It’s time for our quarterly “best of” issue! We have some fantastic articles here covering the most popular topics and themes from the past few months. Enjoy!

This issue is sponsored by:

Chronosphere logo

Are you among the 99% of companies that are missing their MTTR targets? Technical teams are finding it not only increasingly challenging, but downright impossible, to remediate issues quickly. Discover the top three reasons for this extraordinary gap and what you can do to remediate issues faster.



Articles & News on monitoring.love

Observability & Monitoring Community Slack

Come hang out with all your fellow Monitoring Weekly readers. I mean, I’m also there, but I’m sure everyone else is way cooler.

From The Community

Claims Datadog asked developer to kill open source data tool

We don’t see a lot of drama when searching for monitoring content, so you’ll excuse me if I was taken aback by this report of Datadog “killing” a contribution to the OpenTelemetry project; a data export tool that would make it possible to export data from their APM service. Woof.

20 tips for Prometheus Monitoring

Each of these tips are succinct yet they leave you wanting a bit more. This post is the tapas of monitoring articles, and I’m here for it.

etcd: getting 30% more write/s

I love a good performance debugging story, and this one from the Zendesk engineering team delivers. Almost makes me miss fixing slow Graphite clusters… almost.

Monitoring 101 : A dashboard to rule them all

You’ve just deployed a new in-house service to production and the SRE team needs some visibility to understand how it’s performing. Where to start? This five-minute guide should get your first dashboard in their hands… now go write that runbook! 😅

Runbooks

Everyone knows the importance of runbooks, but so few teams invest and care for them properly. Here are some tips to get you started.

USE vs RED vs The Four Golden Signals

A comparison of the “competing” monitoring principles that the SRE wars were fought over. 😈

Can We Stop With Those Horrible “System Overview” Dashboards Already?

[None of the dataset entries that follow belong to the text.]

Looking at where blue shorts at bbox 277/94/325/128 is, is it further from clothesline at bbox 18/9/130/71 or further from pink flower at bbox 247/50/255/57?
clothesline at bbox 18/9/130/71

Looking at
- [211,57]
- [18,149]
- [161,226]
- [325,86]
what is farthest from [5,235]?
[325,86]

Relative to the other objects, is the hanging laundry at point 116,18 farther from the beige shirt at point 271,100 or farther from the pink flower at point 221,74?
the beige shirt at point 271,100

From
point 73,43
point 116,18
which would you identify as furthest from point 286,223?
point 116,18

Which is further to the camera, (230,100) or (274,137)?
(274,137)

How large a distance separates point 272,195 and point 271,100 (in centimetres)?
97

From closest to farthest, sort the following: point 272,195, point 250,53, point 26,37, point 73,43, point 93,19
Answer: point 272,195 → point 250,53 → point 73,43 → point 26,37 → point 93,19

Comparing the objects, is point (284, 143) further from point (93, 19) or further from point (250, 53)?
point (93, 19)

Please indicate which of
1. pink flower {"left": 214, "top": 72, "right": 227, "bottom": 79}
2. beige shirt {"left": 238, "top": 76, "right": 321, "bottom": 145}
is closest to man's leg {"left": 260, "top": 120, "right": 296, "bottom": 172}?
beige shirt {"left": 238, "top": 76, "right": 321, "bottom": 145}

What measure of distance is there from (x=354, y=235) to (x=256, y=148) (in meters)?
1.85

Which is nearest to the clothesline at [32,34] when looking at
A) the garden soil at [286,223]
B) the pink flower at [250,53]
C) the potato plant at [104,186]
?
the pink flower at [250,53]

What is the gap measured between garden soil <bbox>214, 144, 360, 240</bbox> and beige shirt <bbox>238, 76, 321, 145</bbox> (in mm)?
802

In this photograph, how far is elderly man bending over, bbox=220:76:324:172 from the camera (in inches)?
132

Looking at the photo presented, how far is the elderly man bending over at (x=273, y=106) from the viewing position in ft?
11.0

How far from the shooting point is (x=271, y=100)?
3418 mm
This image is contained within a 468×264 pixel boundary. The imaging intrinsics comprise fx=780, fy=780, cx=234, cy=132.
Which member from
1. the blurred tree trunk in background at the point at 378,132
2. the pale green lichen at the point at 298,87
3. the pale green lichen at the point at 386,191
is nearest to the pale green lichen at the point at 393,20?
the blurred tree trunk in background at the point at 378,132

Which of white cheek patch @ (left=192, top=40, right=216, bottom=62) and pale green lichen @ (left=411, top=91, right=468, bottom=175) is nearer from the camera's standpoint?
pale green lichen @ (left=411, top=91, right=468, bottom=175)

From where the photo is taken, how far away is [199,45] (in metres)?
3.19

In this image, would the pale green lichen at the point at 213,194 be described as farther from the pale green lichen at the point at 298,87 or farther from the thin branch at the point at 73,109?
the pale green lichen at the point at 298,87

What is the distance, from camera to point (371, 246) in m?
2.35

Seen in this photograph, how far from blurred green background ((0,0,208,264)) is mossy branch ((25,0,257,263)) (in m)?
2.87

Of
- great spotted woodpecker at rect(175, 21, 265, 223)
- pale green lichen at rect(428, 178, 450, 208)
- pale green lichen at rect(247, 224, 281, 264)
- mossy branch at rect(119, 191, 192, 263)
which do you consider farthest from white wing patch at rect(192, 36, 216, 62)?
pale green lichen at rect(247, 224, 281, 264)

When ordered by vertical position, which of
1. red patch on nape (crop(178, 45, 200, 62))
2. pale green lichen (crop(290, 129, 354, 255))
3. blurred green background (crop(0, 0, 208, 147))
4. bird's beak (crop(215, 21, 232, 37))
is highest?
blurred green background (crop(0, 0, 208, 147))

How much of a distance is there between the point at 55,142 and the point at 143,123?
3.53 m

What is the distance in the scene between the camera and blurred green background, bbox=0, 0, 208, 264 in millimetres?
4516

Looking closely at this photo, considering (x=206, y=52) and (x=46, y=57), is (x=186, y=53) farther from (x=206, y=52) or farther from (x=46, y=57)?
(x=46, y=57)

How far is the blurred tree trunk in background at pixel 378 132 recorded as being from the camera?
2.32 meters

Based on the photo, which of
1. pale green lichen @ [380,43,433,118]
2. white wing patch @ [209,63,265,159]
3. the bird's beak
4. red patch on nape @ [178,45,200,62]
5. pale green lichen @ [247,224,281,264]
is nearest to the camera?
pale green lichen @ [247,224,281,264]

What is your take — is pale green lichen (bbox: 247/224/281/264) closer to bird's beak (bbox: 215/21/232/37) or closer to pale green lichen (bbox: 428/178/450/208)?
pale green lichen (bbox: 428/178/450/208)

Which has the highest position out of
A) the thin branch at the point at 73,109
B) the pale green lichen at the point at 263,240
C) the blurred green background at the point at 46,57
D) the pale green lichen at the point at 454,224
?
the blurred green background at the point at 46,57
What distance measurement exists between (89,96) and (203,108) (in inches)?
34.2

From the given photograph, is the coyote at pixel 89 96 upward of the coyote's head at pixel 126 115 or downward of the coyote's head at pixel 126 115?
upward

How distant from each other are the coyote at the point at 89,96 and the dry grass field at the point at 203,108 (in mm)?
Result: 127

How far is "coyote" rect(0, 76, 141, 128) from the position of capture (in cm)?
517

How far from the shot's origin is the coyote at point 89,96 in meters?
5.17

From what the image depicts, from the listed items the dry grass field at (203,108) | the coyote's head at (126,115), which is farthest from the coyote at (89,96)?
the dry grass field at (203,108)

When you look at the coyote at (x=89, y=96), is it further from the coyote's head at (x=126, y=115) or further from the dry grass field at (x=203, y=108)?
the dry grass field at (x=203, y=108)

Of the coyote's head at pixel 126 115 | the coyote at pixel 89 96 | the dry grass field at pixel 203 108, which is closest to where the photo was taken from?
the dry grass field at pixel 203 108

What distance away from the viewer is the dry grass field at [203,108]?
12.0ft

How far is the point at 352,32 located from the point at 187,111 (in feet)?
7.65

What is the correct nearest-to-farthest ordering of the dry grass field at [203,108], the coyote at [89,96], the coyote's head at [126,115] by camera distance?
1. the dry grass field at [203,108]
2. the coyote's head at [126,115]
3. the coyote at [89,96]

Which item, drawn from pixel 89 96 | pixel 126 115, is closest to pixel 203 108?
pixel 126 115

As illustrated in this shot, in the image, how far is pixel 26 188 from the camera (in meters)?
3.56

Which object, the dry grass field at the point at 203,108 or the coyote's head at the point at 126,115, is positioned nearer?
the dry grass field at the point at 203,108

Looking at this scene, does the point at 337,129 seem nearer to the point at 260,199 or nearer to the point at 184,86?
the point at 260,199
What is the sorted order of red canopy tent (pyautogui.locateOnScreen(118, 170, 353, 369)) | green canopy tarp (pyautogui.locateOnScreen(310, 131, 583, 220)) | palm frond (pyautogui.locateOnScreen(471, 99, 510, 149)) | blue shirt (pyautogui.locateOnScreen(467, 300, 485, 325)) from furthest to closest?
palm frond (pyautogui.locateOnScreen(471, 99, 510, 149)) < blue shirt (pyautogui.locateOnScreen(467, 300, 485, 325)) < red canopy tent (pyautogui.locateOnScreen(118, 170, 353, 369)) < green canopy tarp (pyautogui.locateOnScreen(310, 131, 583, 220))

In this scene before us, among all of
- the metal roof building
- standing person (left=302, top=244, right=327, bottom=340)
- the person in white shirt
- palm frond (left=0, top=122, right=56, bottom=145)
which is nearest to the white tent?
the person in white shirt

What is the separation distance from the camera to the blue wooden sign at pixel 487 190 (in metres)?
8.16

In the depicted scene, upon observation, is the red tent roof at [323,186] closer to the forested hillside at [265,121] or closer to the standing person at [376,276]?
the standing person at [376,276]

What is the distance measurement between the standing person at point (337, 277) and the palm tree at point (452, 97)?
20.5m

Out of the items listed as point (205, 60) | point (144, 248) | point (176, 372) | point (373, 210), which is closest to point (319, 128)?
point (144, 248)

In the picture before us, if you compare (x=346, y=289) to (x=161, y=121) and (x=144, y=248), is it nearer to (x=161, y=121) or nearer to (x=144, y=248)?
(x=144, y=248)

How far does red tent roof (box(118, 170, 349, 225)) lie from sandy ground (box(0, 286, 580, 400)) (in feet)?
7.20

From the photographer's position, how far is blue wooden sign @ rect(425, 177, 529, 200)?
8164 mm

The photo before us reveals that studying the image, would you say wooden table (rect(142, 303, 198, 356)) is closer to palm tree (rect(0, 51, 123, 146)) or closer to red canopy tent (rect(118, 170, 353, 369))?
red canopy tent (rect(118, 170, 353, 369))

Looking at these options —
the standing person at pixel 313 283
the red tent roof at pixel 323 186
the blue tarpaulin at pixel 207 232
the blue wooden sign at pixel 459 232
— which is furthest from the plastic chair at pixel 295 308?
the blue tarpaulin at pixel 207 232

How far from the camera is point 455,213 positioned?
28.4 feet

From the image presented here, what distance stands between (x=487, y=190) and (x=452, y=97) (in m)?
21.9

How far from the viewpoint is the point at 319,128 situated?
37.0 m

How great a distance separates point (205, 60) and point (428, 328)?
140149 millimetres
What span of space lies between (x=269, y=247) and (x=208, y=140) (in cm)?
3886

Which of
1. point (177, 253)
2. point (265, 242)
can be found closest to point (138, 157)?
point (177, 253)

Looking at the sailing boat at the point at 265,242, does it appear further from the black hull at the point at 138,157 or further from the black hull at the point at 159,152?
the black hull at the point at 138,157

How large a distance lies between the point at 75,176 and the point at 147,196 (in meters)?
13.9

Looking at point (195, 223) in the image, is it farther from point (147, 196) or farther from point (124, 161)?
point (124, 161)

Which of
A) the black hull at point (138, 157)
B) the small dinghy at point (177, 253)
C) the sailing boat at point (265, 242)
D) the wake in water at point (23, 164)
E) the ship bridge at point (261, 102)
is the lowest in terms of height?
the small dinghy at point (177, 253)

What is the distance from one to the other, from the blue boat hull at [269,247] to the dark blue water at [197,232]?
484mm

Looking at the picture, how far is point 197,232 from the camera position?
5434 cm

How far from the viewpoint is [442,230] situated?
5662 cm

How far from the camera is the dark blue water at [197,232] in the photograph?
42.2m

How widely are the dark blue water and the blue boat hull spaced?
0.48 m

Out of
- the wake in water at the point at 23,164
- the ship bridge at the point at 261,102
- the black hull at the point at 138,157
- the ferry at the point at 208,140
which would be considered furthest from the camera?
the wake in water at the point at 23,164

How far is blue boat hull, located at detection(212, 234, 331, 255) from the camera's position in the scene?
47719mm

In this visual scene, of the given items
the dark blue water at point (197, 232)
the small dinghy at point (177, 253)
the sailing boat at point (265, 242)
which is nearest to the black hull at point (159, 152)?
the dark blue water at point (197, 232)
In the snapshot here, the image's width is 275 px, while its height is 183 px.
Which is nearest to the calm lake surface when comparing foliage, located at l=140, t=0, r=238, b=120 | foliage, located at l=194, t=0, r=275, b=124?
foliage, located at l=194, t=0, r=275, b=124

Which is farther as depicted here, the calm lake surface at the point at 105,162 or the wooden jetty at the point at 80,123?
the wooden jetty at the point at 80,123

Another examination of dashboard design, this time with an emphasis on the telemetry and signals used to inform our dashboards and the responders who rely on them.

9 Logging best practices

A collection of best practices and precautions for your logging setup. Many of these fall into the “seems obvious until you catch yourself doing the same thing” category.

18 Kubernetes Metrics to Monitor for Optimal Cluster Performance

I’ve seen my share of “k8s metrics to monitor” articles, but this might be the most thorough and concise list yet. You should read this if you interact with Kubernetes at all.

OpenTelemetry and the future of monitoring and observability

Probably one of the more honest appraisals of OpenTelemetry’s strengths and areas for improvement.

6 Best Practices for Effective Monitoring Alerts

I love this topic because alerting has the potential to directly impact our lives in a manner proportionate to the thought and consideration that went into their designs. Practice effective alerting and it will reward your efforts.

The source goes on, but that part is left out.